**Text for analysis:**

Question: What will be the ratio of de-Broglie wavelength (λα:λp) when an alpha-particle and a proton are acce...

Question

What will be the ratio of de-Broglie wavelength (λα:λp) when an alpha-particle and a proton are accelerated from rest by a potential difference of V volts and 8 V volts respectively?

Answer 1

Solution

To determine the ratio of de-Broglie wavelengths, we first recall the relevant formulas:

De-Broglie Wavelength: $\lambda = \frac{h}{p}$ where $h$ is Planck's constant and $p$ is the momentum of the particle.
Kinetic Energy from Potential Difference: When a charged particle is accelerated from rest by a potential difference $V_{accel}$ , its kinetic energy (KE) is given by: $KE = qV_{accel}$ where $q$ is the charge of the particle.
Momentum and Kinetic Energy Relation: The kinetic energy is also related to momentum and mass ( $m$ ) by: $KE = \frac{p^2}{2m}$ From this, we can express momentum as: $p = \sqrt{2mKE}$

Combining these equations, we can express the de-Broglie wavelength in terms of mass, charge, and accelerating potential difference: $p = \sqrt{2m(qV_{accel})}$ Substituting this into the de-Broglie wavelength formula: $\lambda = \frac{h}{\sqrt{2mqV_{accel}}}$

Now, let's apply this formula to the alpha-particle ( $\alpha$ ) and the proton (p):

For the alpha-particle:

Mass of alpha-particle, $m_\alpha = 4m_p$ (where $m_p$ is the mass of a proton)

**Data provided:**
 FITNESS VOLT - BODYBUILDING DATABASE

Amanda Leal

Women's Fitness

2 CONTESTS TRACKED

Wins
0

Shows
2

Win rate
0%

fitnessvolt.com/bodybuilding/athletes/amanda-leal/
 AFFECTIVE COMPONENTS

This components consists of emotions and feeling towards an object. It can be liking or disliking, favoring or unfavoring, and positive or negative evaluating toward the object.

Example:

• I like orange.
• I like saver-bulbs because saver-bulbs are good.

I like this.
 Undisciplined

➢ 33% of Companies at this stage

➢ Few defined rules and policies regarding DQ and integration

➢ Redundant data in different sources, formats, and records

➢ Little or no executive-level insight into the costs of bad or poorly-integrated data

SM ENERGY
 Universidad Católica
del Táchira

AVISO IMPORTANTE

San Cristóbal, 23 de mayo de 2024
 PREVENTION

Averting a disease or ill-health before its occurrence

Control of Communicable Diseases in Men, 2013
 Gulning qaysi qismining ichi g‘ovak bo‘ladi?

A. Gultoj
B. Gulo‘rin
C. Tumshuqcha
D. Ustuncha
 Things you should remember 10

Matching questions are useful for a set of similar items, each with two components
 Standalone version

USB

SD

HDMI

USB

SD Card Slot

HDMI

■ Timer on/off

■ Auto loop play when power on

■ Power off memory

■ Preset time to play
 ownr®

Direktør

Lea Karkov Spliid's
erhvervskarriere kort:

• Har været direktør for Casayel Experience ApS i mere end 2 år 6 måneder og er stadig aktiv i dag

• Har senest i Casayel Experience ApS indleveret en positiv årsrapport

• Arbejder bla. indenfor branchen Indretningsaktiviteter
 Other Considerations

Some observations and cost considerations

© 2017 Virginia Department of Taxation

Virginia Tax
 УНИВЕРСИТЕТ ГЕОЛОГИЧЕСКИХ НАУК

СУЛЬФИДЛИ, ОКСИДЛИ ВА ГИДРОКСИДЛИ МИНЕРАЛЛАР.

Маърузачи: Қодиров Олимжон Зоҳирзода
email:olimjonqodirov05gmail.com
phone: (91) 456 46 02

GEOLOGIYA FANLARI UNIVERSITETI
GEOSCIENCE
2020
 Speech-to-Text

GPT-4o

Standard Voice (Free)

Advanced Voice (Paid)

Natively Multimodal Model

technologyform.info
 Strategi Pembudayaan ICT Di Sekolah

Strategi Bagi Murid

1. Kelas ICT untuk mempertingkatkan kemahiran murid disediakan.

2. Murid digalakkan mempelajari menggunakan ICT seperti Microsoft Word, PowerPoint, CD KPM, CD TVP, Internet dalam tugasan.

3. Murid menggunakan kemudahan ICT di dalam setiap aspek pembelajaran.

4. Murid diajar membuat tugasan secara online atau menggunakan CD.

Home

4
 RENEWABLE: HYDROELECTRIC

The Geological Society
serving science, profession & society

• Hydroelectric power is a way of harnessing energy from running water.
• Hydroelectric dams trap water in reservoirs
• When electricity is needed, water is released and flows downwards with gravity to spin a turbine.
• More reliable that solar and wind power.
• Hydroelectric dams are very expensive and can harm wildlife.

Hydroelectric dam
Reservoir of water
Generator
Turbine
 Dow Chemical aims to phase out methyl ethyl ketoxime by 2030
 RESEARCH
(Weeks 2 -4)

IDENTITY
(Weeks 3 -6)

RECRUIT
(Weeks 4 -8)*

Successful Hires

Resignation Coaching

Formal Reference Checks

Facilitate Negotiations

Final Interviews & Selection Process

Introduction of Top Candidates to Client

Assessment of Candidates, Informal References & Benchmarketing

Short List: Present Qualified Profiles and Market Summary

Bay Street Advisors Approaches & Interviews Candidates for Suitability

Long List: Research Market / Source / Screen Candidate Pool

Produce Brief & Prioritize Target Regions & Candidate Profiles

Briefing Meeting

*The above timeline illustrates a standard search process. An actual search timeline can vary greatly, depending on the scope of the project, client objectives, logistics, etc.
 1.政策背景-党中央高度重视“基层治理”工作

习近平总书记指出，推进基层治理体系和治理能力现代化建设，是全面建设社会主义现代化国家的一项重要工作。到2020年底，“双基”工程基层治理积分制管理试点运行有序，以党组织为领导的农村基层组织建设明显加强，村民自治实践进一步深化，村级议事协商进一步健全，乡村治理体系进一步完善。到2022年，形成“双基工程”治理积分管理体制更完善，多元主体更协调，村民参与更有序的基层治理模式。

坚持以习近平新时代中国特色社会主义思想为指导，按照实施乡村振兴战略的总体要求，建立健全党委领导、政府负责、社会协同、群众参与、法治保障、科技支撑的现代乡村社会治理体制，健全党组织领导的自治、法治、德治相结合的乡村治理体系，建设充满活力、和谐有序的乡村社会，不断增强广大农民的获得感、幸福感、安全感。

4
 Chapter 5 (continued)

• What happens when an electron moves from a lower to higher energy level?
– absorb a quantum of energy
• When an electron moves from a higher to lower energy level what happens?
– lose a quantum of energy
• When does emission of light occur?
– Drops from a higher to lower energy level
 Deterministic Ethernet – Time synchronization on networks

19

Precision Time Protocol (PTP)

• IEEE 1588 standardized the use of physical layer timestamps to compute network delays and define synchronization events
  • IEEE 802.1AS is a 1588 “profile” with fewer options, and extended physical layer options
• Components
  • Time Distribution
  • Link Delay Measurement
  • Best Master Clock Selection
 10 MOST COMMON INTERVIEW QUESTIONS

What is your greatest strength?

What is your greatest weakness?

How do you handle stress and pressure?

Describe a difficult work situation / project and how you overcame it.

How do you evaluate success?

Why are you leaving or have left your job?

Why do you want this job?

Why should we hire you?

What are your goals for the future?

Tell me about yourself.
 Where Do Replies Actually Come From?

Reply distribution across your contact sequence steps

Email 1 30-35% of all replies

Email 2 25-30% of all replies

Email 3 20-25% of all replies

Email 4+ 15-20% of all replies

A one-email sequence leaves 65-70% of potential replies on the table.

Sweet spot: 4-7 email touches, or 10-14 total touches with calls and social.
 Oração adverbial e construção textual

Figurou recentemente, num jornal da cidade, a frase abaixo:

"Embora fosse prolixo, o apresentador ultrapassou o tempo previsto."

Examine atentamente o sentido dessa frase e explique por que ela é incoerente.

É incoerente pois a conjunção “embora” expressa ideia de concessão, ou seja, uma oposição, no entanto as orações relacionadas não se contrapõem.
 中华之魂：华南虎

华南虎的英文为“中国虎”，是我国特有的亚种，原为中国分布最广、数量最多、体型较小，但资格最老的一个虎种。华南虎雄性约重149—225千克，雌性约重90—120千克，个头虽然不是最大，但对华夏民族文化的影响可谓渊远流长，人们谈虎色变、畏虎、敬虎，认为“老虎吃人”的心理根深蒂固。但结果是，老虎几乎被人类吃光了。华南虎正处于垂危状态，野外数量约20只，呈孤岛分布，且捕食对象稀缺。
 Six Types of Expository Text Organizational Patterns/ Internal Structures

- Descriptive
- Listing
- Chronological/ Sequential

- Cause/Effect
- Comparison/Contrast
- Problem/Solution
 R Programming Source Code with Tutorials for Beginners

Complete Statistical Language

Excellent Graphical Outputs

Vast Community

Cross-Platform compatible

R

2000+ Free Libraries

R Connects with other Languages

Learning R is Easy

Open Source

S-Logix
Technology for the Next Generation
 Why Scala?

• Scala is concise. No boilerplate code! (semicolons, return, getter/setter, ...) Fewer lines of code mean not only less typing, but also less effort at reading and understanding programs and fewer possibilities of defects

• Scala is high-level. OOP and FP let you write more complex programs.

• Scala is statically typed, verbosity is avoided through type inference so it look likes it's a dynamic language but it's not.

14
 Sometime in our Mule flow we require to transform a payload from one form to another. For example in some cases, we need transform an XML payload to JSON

**Activities:**
A) In the de Broglie wavelength solution, what is the mass of the alpha-particle in terms of the mass of a proton?
B) According to the de Broglie wavelength solution, how is the wavelength expressed in terms of mass, charge, and accelerating potential difference?
C) Carry on with the de Broglie wavelength solution from the point where it stops.
The listing is not needed for this work.

**Your responses:**
A) The mass of the alpha-particle is four times the mass of a proton.

B) Accelerating a charged particle from rest through a potential difference gives it kinetic energy qV, and kinetic energy also equals p²/2m, so the momentum is the square root of 2mqV. Putting that momentum into λ = h/p gives λ = h divided by the square root of 2mqV.

C)
Charge of alpha-particle, $q_\alpha = 2e$ (where $e$ is the charge of a proton)
Accelerating potential difference for alpha-particle, $V_\alpha = V$

The de-Broglie wavelength for the alpha-particle is: $\lambda_\alpha = \frac{h}{\sqrt{2m_\alpha q_\alpha V_\alpha}}$ $\lambda_\alpha = \frac{h}{\sqrt{2(4m_p)(2e)(V)}}$ $\lambda_\alpha = \frac{h}{\sqrt{16m_peV}}$

For the proton:

Mass of proton, $m_p = m_p$
Charge of proton, $q_p = e$
Accelerating potential difference for proton, $V_p = 8V$

The de-Broglie wavelength for the proton is: $\lambda_p = \frac{h}{\sqrt{2m_p q_p V_p}}$ $\lambda_p = \frac{h}{\sqrt{2(m_p)(e)(8V)}}$ $\lambda_p = \frac{h}{\sqrt{16m_peV}}$

Ratio of de-Broglie wavelengths ( $\lambda_\alpha : \lambda_p$ ): Now, we find the ratio of their de-Broglie wavelengths: $\frac{\lambda_\alpha}{\lambda_p} = \frac{\frac{h}{\sqrt{16m_peV}}}{\frac{h}{\sqrt{16m_peV}}}$ $\frac{\lambda_\alpha}{\lambda_p} = 1$

Therefore, the ratio of the de-Broglie wavelengths is $1:1$ .